Despite China's acute water shortages, it is still feasible for the country to modify its water management practices to ensure sustainable development, according to a recent World Bank study.
But achieving this goal requires the government to quickly implement new management measures, the report said.
"It (the government) must act with firm determination and with recognition that doing so will disturb many existing practices and will require the establishment of new practices,'' said Daniel Gunaratnam, the bank's principal water resources specialist who has been engaged in water projects in China for years.
"Resistance to such changes must be overcome,'' he added.
The study is a cooperation project between the bank and the Ministry of Water Resources. It focused on the situation in northern China, especially the basins of the Yellow, Haihe and Huaihe rivers.
The basins produce 31 percent of China's gross industrial output, but only have about 10 percent of China's water resources and face severe water shortages.
"The lack of water resources will be a serious limitation to economic and social development in China, especially in north China,'' the report said.
According to Gunaratnam, the present cost to the economy due to water shortages is about 60 billion yuan (US$7.2 billion) per year. This cost will rise to 110 billion yuan (US$13 billion) per year if China continues carrying on as usual.
Water shortages and pollution are new problems in China, ones hardly thought of half a century ago.
However, the Chinese government has fully realized the importance of this issue and is exploring solutions.
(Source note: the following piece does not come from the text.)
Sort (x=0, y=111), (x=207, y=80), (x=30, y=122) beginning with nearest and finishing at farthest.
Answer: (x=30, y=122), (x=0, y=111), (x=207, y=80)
Premier Zhu Rongji said earlier this year that management in water conservation and intorduction of a rational pricing system, should be high on the government's agenda.
"Traditional and conventional ways of managing water resources must be markedly modified in order to support continuing sustainable growth in the 21st century,'' Gunaratnam said.
The report also recommended an 25-year action plan, with a cost of 1,350 billion yuan (US$162.65 billion), to help solve the water shortage problem.
The money will be used to increase water supplies, tackle water pollution, and improve irrigation and flood control.
The plan recommends two key measures to reduce water demands to minimum levels. One is to raise water prices for all users so that revenues will reflect the cost of water supply and its scarcity. The other one is to adopt a series of measures to increase water use efficiency in all sectors.
These measures alone, however, will not reduce demands sufficiently to match available supply.
The plan also recommends two key measures for augmenting supply, including a systematic increase in the re-use of treated waste water and inter-basin, south-north water transfers.
"With these measures, the risks of social and economic distress due to water shortages will be averted in the basins,'' the report said.